ある程度できた所で読み直してたら、久しぶりの五条先生との会話とか、有栖ちゃんを少々弱しくし過ぎたかとか気になってしまって。
結果、なんか色々修正している間に当初予定していた倍くらいの文字数になってました。
あと今回、書いた台本形式のシーンに関して。
私、前々からじゅじゅさんぽ的な小話を書いてみたいとは思っていたんですが、本編と同じような文章を書こうとしたら、文字数もかさむし時間もかかるしで、結局書けずにいたんですよね。
ただ2年生編に入ったらオーディオドラマで出たようなじゅっぽんグランプリとかじゅじゅトラクイズとかやってみたいとも思っていたので、今回試験的に台本形式で書いてみました。

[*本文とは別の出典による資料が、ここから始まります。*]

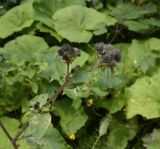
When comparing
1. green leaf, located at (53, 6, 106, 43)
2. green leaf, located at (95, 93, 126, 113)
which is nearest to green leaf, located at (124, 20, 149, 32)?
green leaf, located at (53, 6, 106, 43)

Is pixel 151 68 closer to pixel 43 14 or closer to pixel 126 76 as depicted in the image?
pixel 126 76

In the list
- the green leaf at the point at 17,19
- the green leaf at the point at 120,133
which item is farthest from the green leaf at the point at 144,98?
the green leaf at the point at 17,19

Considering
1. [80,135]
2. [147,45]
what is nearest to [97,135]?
[80,135]

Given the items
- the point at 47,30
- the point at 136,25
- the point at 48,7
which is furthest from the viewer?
the point at 48,7

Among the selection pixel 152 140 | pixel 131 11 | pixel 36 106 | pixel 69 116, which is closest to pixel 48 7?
pixel 131 11

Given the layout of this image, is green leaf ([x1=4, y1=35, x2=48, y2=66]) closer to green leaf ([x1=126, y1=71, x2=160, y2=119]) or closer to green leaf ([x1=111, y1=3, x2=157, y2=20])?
green leaf ([x1=111, y1=3, x2=157, y2=20])

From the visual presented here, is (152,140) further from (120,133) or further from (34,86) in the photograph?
(34,86)
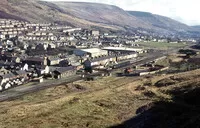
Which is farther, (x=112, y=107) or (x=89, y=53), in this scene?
(x=89, y=53)

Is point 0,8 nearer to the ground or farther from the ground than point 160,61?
farther from the ground

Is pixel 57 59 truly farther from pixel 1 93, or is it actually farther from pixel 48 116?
pixel 48 116

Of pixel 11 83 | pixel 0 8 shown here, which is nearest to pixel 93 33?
pixel 0 8

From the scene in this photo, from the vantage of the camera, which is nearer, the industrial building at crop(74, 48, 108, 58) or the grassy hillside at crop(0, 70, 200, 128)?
the grassy hillside at crop(0, 70, 200, 128)

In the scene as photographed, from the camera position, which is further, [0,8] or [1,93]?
[0,8]

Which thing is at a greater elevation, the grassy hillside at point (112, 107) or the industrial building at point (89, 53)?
the industrial building at point (89, 53)

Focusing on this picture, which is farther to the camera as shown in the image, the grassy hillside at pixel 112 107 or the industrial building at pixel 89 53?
the industrial building at pixel 89 53

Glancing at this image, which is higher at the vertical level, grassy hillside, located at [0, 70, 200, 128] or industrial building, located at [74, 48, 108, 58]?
industrial building, located at [74, 48, 108, 58]

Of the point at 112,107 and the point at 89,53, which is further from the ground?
the point at 89,53
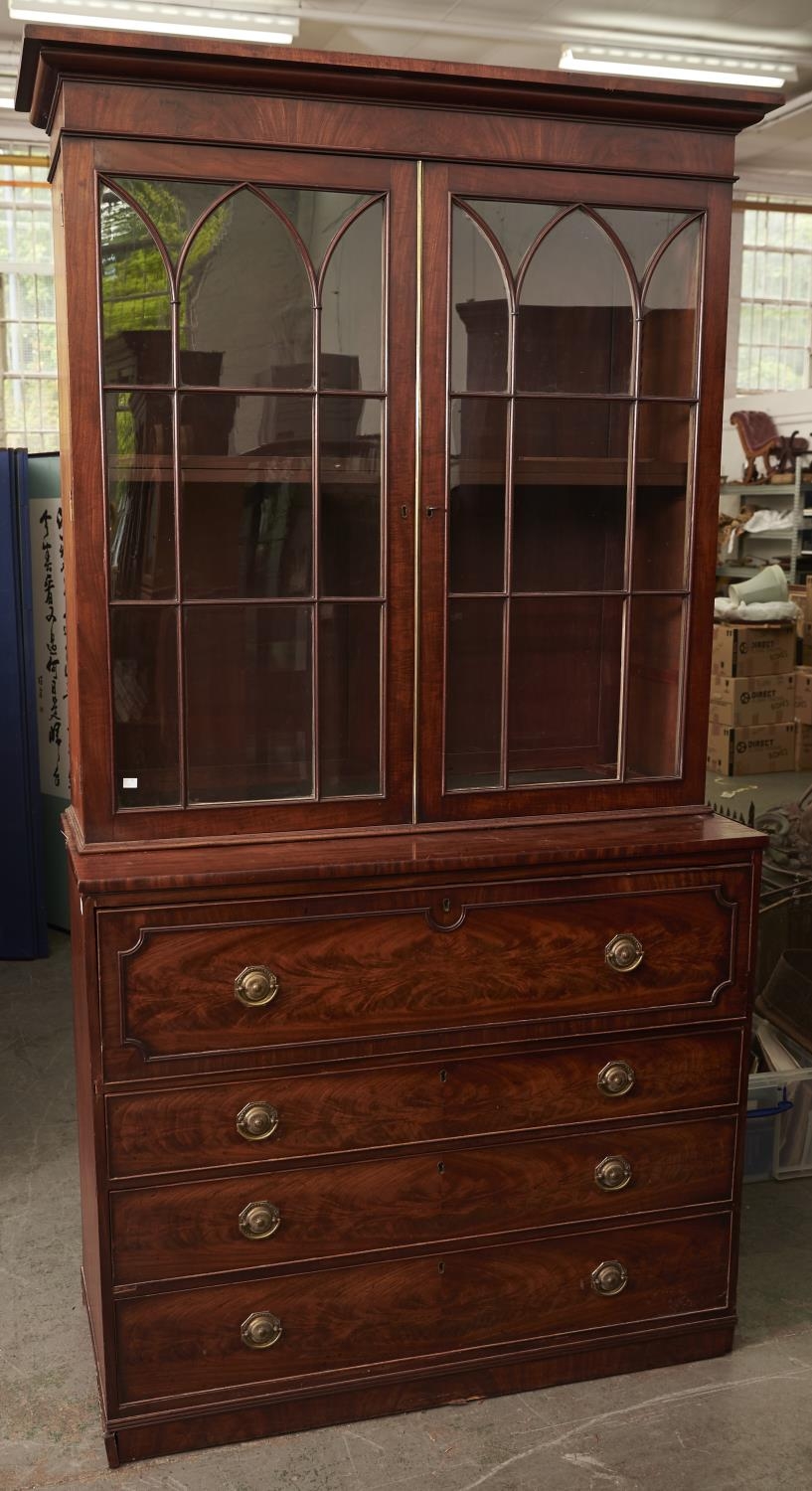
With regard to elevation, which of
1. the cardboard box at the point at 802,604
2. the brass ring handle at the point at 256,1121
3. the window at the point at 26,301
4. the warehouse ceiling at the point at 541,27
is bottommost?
the brass ring handle at the point at 256,1121

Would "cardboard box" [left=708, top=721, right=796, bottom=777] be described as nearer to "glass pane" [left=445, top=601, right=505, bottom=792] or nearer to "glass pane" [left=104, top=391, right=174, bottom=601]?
"glass pane" [left=445, top=601, right=505, bottom=792]

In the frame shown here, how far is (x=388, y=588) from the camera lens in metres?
2.05

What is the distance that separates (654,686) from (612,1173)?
86 centimetres

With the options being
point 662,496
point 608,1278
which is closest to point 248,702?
point 662,496

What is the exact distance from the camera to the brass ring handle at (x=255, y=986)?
195cm

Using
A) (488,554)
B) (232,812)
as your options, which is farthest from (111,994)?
(488,554)

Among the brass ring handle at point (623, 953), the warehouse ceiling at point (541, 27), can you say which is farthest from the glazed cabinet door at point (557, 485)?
the warehouse ceiling at point (541, 27)

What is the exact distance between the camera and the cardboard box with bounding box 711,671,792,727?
7.07 meters

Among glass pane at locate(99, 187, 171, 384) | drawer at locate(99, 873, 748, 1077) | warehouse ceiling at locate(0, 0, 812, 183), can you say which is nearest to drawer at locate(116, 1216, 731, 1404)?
drawer at locate(99, 873, 748, 1077)

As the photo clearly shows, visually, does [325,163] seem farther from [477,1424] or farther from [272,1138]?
[477,1424]

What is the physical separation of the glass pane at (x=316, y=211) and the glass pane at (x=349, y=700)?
22.0 inches

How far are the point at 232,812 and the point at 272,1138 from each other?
529mm

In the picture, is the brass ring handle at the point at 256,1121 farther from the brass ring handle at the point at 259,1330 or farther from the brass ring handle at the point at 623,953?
the brass ring handle at the point at 623,953

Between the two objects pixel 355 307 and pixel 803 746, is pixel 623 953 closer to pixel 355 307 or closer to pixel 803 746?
pixel 355 307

とはいえ台本形式って好みが分かれそうですし、この辺り、もしあまり評判が良くないようでしたら考え直そうかと思っていますので、ご意見頂けましたら幸いです。
もし好評なようでしたら、タグに台本形式でも追加して、小話が思いついたら今後も書いていこうかと。
-追記-
じゅじゅさんぽ部分に関して。投稿して1日程様子を見た所、お楽しみ頂けた方が多かったようなので、今後も思いついた話があれば同じように台本形式で書いていきたいと思います。
ただ、台本形式タグを追加するかという点に関してはやはり止めておこうかと。
台本形式と言っても本編とは関係ない部分の小話であり、読者の方々の中には「台本形式」という単語で除外設定をしている方も居るということで、それらを鑑みた結果、タグの追加は見送る事にしました。
様々な為になるご意見を頂けたこと、読者の方々には心より御礼申し上げます。